Image: O Sensei, in a pose that reminds me that the goal is not rigor for its own sake
This year, the dojo is reflecting on aikido as budo, or a martial way, or path. It’s a big, vague question, but I think it’s important to start here because it’s so hard to wrap our minds around how budo fits into this 21st century life. What does following a warrior’s path even mean in a western, modern world that is increasingly littered with spirituality but that leaves so little room for rigorous practice? And in which there is so much conflict, but no honorable way to fight?
I wanted to start here because honestly, when I look at the way aikido gets more play on @Mcdojolife than any other single martial art except maybe Systema, and I notice that many aikido dojos I follow on Instagram kinda look like they are playing at being Jedi knights more than they are seriously following a path…
…it just feels like the most important question. What the heck are we doing here? If we don’t relentlessly follow this question in our training, it will become slack and drift along with the culture. And while that's fine for other martial arts, aikido has nothing culturally relevant, like being able to win a tournament, or beat someone up in an imagined bar fight, to offer. Instead, we have this relatively new, highly syncretic martial way of life developed by a singular visionary who left lots of direct disciples, but no blueprint. O Sensei devoted pretty much everything to the deep study of many Japanese martial arts; shinto religion and spiritual practices indigenous to Japan such as misogi; meditation; scholarship; and the continual refinement of aikido, which was an organic outcome of all this searching.

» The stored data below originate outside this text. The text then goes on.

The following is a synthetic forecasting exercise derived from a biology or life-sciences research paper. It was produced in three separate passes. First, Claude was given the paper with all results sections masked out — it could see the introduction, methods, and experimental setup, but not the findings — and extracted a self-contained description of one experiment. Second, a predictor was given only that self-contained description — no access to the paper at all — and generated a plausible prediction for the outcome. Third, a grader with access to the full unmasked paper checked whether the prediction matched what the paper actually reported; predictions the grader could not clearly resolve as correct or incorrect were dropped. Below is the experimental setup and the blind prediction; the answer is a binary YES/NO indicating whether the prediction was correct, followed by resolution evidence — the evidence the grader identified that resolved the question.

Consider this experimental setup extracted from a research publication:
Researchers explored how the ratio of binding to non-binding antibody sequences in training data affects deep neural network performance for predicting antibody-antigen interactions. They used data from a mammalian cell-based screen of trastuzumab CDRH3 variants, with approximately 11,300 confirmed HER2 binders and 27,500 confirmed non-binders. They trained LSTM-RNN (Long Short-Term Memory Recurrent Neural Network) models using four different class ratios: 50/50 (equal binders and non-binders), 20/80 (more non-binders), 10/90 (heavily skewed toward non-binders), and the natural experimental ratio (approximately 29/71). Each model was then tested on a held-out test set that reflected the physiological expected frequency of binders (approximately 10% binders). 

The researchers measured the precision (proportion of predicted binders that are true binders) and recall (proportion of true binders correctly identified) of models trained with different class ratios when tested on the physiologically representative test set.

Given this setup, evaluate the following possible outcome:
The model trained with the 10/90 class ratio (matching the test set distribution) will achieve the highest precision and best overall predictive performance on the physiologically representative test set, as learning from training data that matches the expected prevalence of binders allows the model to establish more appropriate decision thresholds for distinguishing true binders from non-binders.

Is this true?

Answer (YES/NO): NO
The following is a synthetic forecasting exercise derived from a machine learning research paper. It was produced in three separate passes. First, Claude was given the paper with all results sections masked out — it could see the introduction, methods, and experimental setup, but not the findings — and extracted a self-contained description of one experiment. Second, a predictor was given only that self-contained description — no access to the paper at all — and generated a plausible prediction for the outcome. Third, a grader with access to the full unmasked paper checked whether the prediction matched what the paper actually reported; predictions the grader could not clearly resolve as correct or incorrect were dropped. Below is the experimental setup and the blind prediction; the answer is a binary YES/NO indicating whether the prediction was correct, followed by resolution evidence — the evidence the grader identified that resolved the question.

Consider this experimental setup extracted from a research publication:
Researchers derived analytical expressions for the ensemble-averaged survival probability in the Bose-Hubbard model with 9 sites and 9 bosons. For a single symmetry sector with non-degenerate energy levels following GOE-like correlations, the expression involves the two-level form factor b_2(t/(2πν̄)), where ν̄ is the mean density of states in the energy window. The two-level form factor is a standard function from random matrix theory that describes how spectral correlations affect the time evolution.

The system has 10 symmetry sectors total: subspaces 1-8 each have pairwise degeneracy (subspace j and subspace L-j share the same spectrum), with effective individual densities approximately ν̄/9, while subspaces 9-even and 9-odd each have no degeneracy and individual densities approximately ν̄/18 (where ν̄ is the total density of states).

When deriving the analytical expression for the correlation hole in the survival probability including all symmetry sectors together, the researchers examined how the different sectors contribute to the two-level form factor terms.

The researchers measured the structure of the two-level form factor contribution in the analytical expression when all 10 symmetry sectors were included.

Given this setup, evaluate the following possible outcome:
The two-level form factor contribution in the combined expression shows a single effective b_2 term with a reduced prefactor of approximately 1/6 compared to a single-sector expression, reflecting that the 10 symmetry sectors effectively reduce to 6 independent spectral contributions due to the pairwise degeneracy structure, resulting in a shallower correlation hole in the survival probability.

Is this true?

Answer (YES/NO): NO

This is where I would start to define budo. O Sensei devoted his life to the study of martial arts, not for the sake of fighting, but to know and transmit the spiritual nature of conflict, and the spiritual value of training. He said that the purpose of training is to tighten the slack; toughen the body; and polish the spirit. We heighten our awareness by putting ourselves in an environment that has no slack, and in which we are exerting effort. We engage the “observing self,” and learn about our core strategies; our inner critic; the ways we let ourselves off the hook, or put ourselves on the wrong hook. By staying in this space, we polish our spirits. And do you know how we do this? I thought for years that my spirit needed a lot of punishment, and that this was the polish! But it turns out that the spirit gets polished as you learn how to stay in this space without collapsing, keeping it high stakes and difficult, while increasingly finding ease, joy, and awe in it. Everybody's experience is different. Most people will need to remember to keep finding difficulty after they think they know what they are doing. But if you're like me, the polish comes out of resisting the urge to simply endure it as a punishment. Instead, the pressure and the effort transforms you. Releases you.
Now, what I just described is not the way we live! And it’s not even the way we are doing practice most of the time, and I attribute that to my teaching style. I have been pushed by my teachers way harder than I am pushing my students, because I am a big believer in modeling and developing intrinsic motivation. I can’t make you do budo. I can hold a serious space. I can model budo by making a commitment to showing up even if nobody else does, continuously deepening my own training, and by working closely with my teacher. I can give students inspiring information and create a schedule that is as immersive as possible and a curriculum that is challenging. And I can ask each individual to deepen their practice in specific ways. But beyond that, whether or not you are a budoka is up to you.
It starts with how you walk into the dojo. The next time you are walking up the stairs, just ask yourself how you're going to train today. Are you going to let the day’s clutter rule your mind, or are you going to stop, take a breath, and walk in the door with the intention of doing budo for the next hour?